══ Record extracts

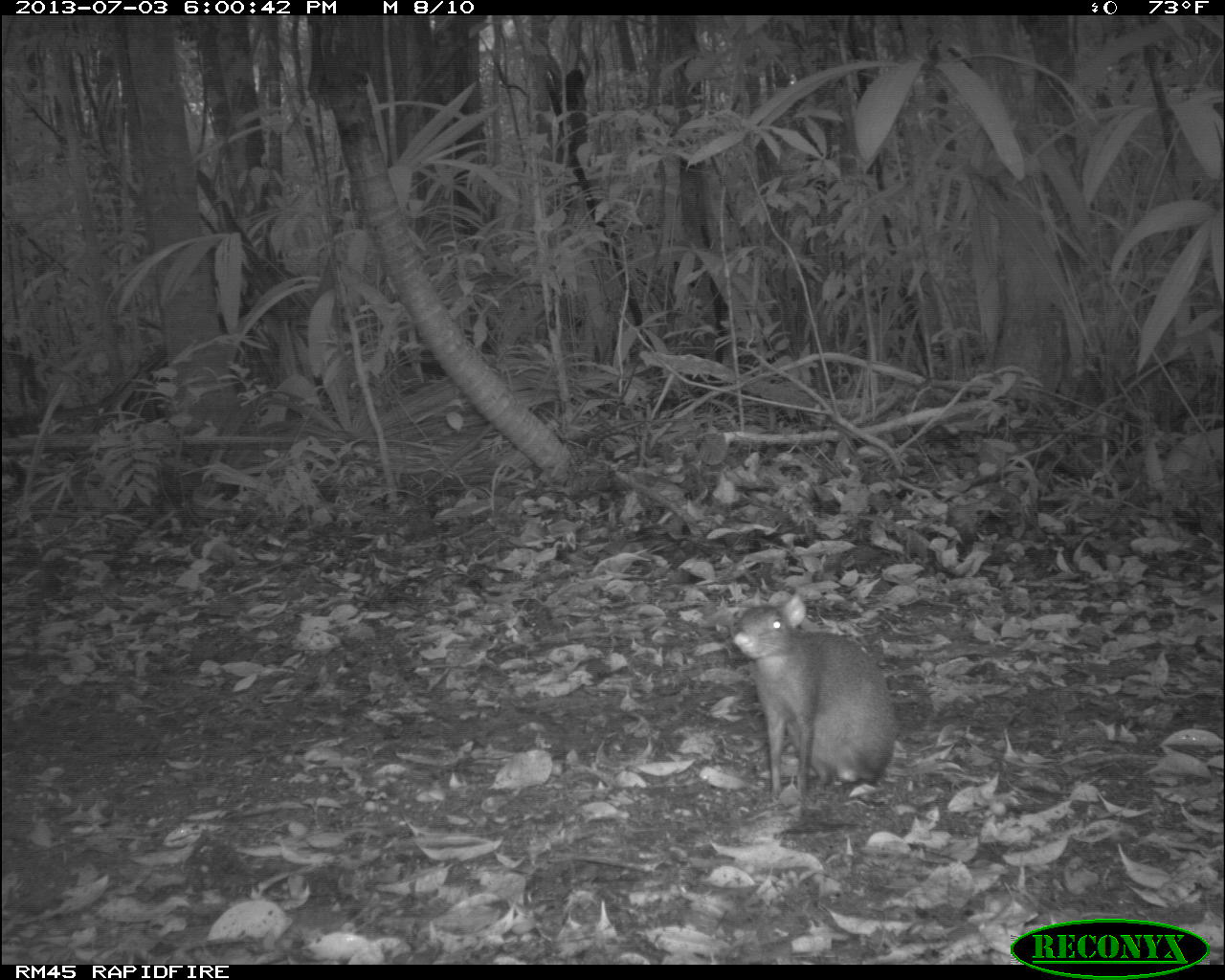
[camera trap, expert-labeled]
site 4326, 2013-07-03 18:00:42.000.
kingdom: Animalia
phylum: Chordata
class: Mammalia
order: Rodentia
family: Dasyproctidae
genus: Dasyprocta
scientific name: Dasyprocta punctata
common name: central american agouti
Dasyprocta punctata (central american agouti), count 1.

════
══ Record extracts

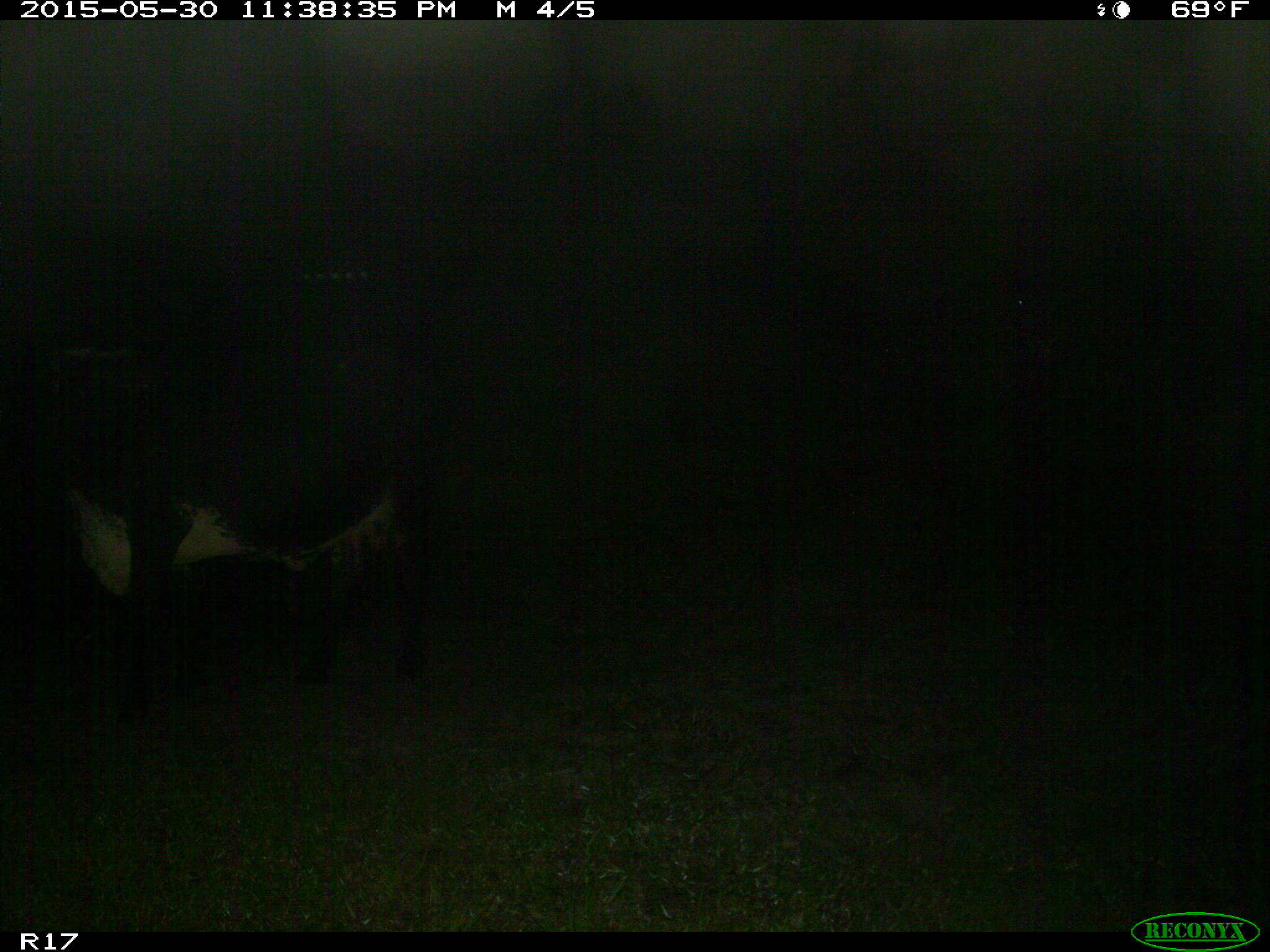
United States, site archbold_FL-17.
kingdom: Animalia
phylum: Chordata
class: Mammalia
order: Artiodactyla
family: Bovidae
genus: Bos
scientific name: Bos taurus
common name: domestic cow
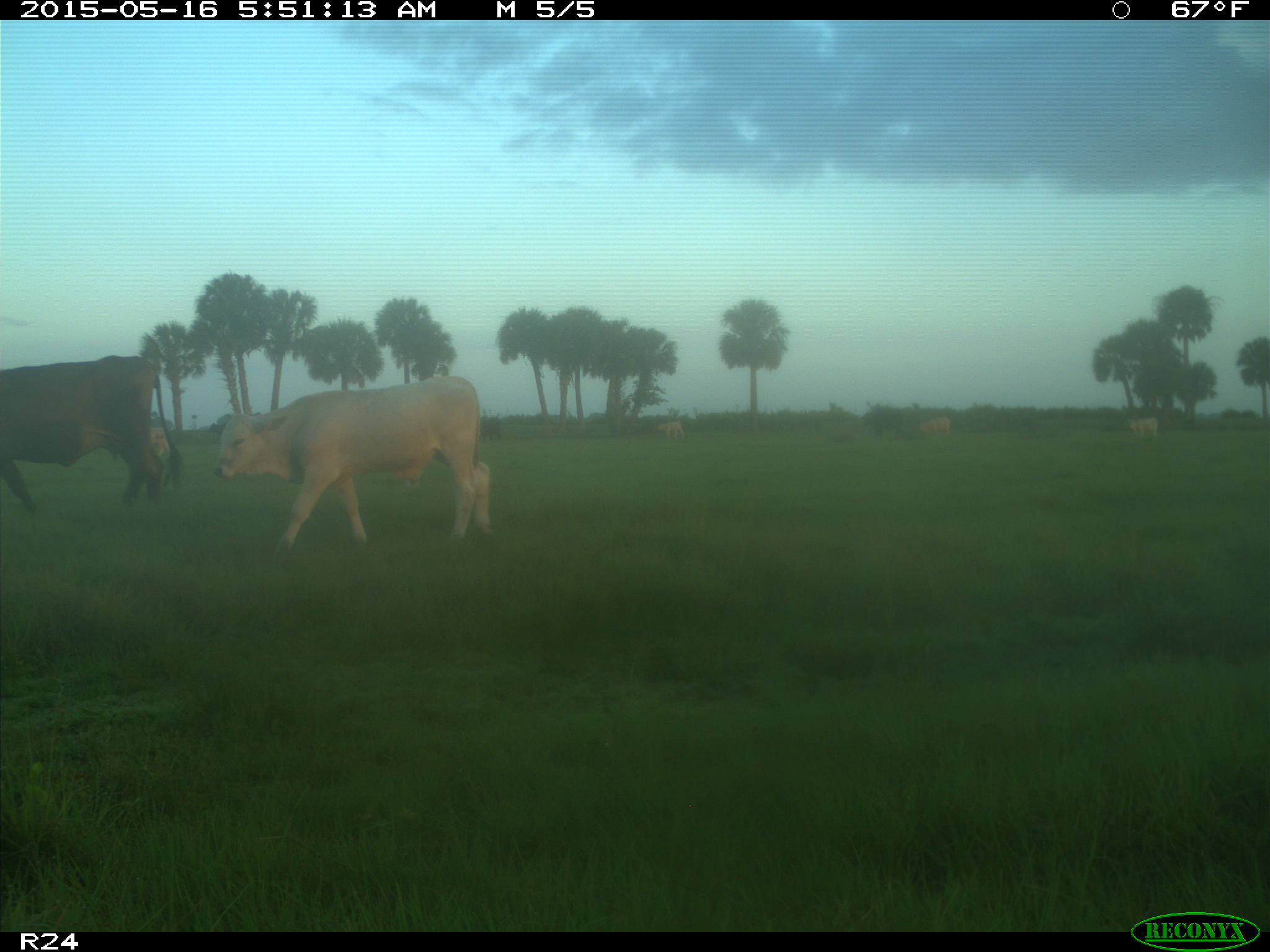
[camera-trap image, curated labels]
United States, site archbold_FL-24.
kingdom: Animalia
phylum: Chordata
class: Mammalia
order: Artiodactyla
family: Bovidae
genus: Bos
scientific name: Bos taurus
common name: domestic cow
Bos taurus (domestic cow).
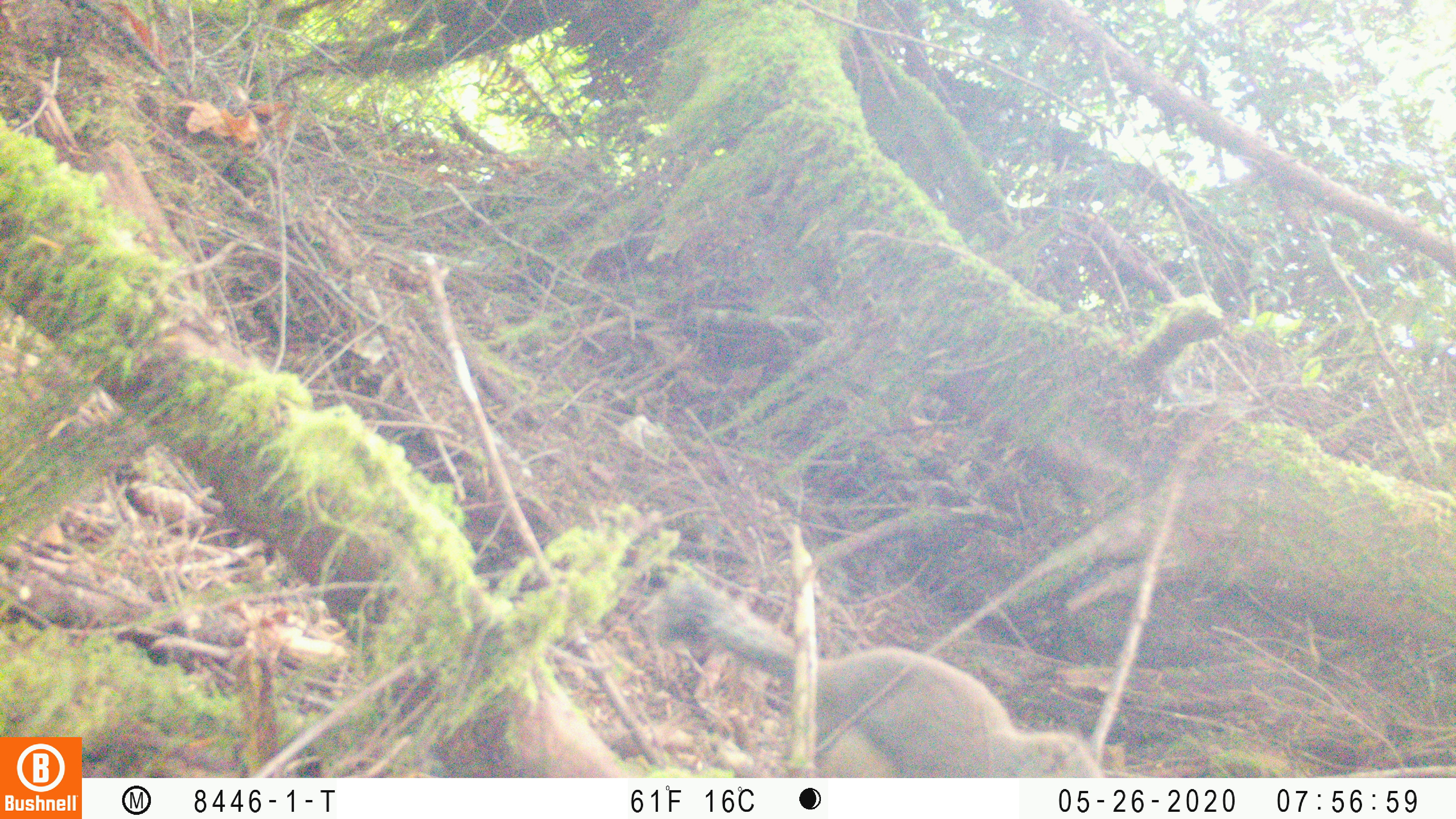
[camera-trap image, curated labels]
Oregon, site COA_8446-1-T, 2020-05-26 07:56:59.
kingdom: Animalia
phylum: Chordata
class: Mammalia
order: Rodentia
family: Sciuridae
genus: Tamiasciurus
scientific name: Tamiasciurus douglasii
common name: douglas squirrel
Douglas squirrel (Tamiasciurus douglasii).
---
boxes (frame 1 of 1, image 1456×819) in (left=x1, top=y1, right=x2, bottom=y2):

════

→ **Task prompt**: Identify every line above with the string "States" in it. Copy those lines.

→ **Solution for this task**:
United States, site archbold_FL-17.
United States, site archbold_FL-24.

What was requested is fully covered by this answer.